SHORT TASK:
Give a verbatim repeat of the lines that run from the line containing "What is the straight-line" to the end of the data below.

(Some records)
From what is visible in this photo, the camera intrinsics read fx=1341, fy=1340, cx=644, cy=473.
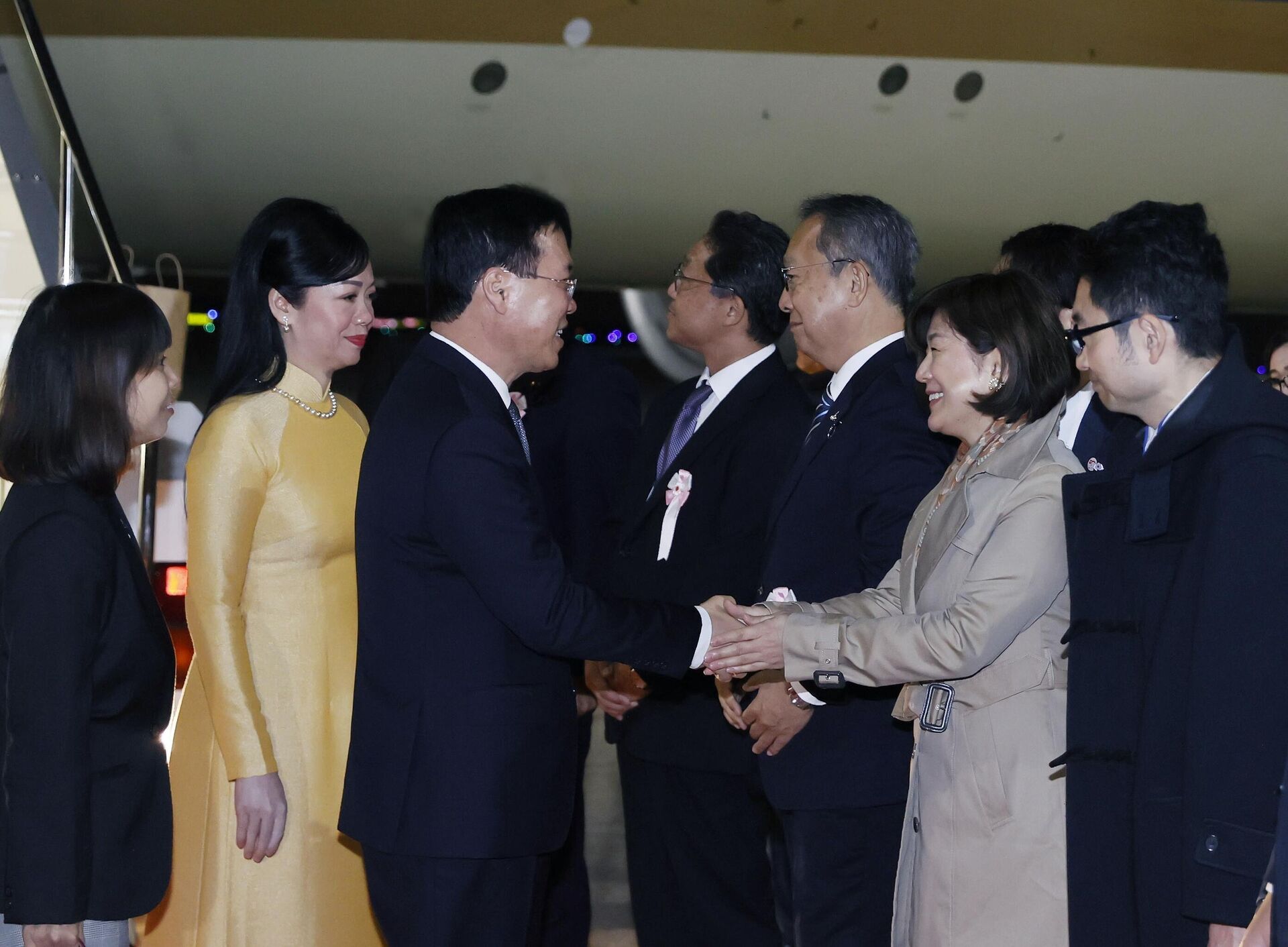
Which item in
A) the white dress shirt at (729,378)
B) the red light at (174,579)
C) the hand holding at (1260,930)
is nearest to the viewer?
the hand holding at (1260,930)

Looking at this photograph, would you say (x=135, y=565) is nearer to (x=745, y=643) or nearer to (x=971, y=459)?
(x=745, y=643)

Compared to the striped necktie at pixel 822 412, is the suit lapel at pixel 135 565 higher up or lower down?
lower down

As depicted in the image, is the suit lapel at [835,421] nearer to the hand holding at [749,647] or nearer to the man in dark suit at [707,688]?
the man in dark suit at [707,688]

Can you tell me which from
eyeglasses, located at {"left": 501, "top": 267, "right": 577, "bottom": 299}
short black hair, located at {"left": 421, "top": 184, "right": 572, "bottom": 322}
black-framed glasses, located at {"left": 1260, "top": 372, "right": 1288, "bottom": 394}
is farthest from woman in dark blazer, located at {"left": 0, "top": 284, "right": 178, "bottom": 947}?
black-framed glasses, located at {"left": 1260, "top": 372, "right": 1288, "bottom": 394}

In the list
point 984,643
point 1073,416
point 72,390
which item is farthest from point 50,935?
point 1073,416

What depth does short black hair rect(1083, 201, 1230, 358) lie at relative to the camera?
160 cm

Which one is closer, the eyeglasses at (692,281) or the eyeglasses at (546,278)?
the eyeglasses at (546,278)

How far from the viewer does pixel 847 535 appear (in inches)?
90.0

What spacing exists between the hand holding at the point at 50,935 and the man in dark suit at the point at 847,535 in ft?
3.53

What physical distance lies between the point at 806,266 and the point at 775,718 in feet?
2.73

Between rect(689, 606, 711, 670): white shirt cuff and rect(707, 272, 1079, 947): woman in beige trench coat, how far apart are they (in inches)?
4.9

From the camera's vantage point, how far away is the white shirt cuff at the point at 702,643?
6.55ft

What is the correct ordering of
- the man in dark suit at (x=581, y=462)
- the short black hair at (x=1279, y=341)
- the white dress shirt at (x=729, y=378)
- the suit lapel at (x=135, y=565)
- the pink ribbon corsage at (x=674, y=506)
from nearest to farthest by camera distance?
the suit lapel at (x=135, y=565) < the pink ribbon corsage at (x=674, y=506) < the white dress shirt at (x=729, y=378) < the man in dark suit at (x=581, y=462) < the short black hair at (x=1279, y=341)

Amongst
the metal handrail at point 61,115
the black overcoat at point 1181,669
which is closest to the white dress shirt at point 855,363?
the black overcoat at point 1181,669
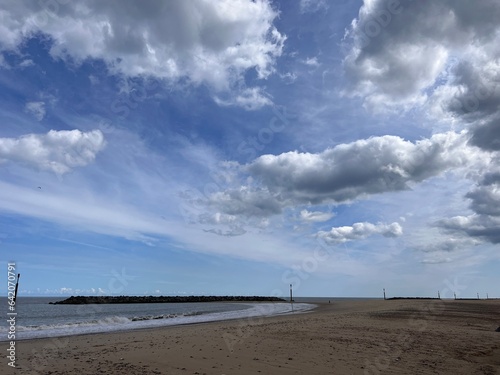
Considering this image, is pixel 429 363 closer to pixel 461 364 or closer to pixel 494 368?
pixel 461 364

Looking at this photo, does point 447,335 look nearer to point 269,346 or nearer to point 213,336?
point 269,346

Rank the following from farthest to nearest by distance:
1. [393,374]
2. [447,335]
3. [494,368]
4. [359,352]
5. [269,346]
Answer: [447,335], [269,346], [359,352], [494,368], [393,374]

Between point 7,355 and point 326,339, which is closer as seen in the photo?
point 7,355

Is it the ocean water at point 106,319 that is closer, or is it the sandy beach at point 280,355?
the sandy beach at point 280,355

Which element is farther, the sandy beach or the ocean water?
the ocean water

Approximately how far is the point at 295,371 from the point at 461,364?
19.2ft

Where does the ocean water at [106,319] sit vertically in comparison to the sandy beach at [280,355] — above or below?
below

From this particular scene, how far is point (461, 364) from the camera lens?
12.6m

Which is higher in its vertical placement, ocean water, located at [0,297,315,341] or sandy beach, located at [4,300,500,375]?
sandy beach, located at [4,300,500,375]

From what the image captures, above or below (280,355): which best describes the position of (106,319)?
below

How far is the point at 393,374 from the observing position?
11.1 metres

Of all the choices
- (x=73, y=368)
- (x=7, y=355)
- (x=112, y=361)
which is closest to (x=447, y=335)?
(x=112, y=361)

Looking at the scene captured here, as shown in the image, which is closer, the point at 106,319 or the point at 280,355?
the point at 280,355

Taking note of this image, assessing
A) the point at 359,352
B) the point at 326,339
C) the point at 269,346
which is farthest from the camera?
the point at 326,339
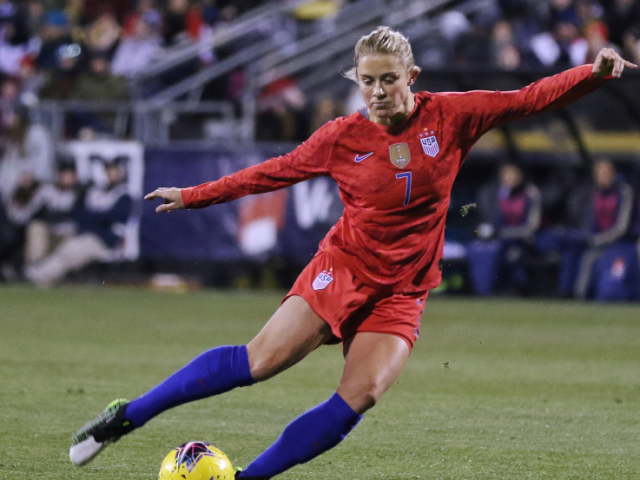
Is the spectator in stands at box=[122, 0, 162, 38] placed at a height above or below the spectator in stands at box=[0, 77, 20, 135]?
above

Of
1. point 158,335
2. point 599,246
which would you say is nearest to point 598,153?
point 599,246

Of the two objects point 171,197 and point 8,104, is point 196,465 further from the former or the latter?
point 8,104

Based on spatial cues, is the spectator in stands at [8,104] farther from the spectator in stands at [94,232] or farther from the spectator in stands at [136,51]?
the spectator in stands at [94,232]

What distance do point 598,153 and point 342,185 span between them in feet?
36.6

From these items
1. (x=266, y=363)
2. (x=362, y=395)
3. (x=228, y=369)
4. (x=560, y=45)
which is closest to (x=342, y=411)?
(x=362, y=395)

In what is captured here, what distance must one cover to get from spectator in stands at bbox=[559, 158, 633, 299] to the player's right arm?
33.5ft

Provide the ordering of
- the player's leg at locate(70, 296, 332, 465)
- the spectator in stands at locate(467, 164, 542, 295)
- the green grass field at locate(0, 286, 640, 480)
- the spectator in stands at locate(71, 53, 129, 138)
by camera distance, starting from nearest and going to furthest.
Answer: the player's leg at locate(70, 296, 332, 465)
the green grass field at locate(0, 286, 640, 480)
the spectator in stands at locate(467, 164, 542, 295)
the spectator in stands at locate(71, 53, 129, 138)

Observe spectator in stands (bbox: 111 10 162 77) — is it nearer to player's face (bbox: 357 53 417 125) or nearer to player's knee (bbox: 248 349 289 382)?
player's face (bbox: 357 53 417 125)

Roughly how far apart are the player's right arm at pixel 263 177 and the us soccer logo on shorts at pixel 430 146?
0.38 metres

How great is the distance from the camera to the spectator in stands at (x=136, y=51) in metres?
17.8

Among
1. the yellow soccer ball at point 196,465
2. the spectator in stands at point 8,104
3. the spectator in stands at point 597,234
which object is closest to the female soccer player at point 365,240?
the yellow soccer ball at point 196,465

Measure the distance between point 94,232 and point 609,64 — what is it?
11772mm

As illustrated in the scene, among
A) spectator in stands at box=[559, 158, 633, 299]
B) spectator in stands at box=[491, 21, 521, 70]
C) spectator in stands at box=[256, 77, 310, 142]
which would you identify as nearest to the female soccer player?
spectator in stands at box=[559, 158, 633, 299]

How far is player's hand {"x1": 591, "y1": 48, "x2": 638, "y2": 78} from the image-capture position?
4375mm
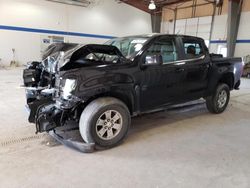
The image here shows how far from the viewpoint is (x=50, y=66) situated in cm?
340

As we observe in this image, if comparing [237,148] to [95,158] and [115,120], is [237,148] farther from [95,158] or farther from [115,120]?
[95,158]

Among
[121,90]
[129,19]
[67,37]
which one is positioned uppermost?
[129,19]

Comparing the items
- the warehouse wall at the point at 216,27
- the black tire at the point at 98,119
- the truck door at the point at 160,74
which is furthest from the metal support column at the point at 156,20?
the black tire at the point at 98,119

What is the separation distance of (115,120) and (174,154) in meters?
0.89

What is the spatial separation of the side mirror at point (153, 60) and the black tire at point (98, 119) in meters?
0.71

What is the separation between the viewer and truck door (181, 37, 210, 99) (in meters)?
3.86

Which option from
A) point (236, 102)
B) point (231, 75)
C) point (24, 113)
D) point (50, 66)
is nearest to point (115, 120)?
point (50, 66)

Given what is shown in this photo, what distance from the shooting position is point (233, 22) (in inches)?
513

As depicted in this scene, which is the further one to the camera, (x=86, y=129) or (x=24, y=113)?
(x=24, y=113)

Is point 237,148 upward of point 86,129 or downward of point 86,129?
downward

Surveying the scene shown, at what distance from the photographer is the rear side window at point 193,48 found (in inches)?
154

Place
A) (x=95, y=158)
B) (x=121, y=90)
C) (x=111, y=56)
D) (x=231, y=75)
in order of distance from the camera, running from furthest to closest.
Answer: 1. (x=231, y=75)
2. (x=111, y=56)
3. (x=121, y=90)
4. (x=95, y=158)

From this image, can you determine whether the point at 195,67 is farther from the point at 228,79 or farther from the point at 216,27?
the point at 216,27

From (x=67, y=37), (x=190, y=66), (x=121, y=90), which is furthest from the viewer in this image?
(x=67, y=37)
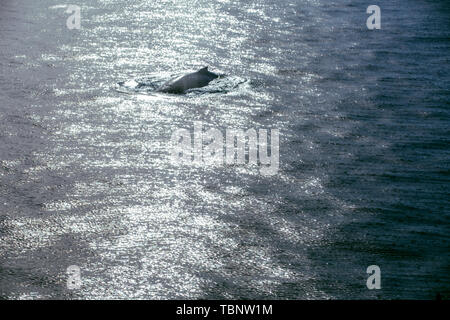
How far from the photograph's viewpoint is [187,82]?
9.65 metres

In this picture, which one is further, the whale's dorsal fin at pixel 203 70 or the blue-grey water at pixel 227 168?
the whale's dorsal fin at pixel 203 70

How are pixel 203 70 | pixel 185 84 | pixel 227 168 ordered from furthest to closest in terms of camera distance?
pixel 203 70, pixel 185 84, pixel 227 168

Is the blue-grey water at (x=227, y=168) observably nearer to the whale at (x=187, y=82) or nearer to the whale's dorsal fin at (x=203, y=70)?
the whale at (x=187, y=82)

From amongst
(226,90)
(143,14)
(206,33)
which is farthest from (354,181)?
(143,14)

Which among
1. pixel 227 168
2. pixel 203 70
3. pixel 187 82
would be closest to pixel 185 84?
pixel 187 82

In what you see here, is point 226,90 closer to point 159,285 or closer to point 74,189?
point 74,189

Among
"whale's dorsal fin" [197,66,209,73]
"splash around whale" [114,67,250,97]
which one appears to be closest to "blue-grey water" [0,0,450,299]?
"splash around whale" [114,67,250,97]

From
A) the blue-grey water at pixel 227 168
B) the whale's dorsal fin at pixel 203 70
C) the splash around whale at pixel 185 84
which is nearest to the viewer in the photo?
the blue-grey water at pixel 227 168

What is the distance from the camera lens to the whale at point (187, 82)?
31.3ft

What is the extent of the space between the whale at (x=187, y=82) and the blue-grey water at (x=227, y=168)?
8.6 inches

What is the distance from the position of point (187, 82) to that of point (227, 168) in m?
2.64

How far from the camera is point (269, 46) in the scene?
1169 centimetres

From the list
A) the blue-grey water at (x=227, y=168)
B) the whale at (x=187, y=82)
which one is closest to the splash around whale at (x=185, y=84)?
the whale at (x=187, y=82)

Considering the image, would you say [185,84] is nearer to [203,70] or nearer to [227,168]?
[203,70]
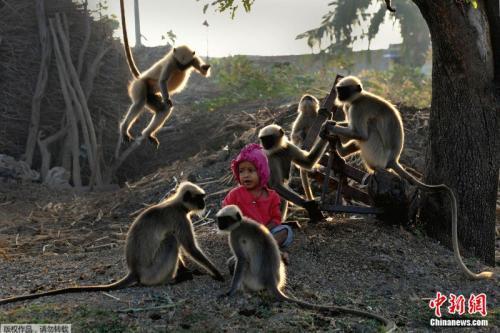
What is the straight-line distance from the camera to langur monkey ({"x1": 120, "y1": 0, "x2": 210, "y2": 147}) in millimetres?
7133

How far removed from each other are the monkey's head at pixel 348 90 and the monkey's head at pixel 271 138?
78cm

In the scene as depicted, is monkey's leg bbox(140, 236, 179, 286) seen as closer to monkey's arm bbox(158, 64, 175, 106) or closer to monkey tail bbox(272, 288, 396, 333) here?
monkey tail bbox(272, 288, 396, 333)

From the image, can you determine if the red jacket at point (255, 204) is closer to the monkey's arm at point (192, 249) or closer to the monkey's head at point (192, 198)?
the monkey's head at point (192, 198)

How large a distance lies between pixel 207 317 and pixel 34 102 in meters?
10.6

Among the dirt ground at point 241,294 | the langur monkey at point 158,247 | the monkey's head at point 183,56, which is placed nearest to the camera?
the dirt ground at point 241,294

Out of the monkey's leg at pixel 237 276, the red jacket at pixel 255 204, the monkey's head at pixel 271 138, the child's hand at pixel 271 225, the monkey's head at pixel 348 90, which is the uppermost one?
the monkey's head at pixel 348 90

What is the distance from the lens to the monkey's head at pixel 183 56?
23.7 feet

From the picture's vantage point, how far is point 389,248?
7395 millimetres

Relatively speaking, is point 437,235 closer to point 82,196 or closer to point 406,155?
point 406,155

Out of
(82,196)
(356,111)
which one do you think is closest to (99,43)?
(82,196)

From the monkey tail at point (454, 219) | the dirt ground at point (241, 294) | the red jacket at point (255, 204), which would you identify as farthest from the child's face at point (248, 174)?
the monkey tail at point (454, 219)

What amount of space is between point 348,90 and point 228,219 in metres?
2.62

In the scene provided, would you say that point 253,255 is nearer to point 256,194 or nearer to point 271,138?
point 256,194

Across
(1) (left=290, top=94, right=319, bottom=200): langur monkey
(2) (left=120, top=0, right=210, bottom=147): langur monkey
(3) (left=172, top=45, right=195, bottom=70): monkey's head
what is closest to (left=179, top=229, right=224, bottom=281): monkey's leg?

ANSWER:
What is the straight-line distance from the camera to langur monkey ({"x1": 120, "y1": 0, "x2": 210, "y2": 147}) in millimetres?
7133

How far removed from each other are the monkey's head at pixel 348 90 and the monkey's head at pixel 271 138?
78cm

In the scene as depicted, is monkey's leg bbox(140, 236, 179, 286) seen as closer to monkey's arm bbox(158, 64, 175, 106) or closer to monkey tail bbox(272, 288, 396, 333) here?
monkey tail bbox(272, 288, 396, 333)

From the image, can you determine if the red jacket at point (255, 204) is closer to the monkey's arm at point (192, 249) or closer to the monkey's head at point (192, 198)?
the monkey's head at point (192, 198)

How large a distance lies between pixel 207 317 and pixel 34 102 in meters?
10.6

Among the dirt ground at point 241,294 | the langur monkey at point 158,247 | the monkey's head at point 183,56, which is placed nearest to the camera?
the dirt ground at point 241,294

Out of the monkey's leg at pixel 237 276, the red jacket at pixel 255 204, the monkey's head at pixel 271 138, the child's hand at pixel 271 225, the monkey's head at pixel 348 90, which is the uppermost one?
the monkey's head at pixel 348 90

What is the distance from the lens to the monkey's head at pixel 183 56?
23.7 feet

From the picture's vantage point, how far is point 389,248?
7395 millimetres

Relatively speaking, is point 437,235 closer to point 82,196 or closer to point 406,155?
point 406,155

Out of
(82,196)
(356,111)
which one do you think is closest to (99,43)?
(82,196)

From the monkey tail at point (454, 219) | the dirt ground at point (241, 294) | the red jacket at point (255, 204), which would you identify as farthest from the child's face at point (248, 174)?
the monkey tail at point (454, 219)

What amount of space is between point 348,90 and point 228,219 in metres?
2.62

In the scene provided, would you say that point 253,255 is nearer to point 256,194 or nearer to point 271,138?
point 256,194

Across
(1) (left=290, top=94, right=319, bottom=200): langur monkey
(2) (left=120, top=0, right=210, bottom=147): langur monkey
(3) (left=172, top=45, right=195, bottom=70): monkey's head
what is closest to (left=179, top=229, right=224, bottom=281): monkey's leg?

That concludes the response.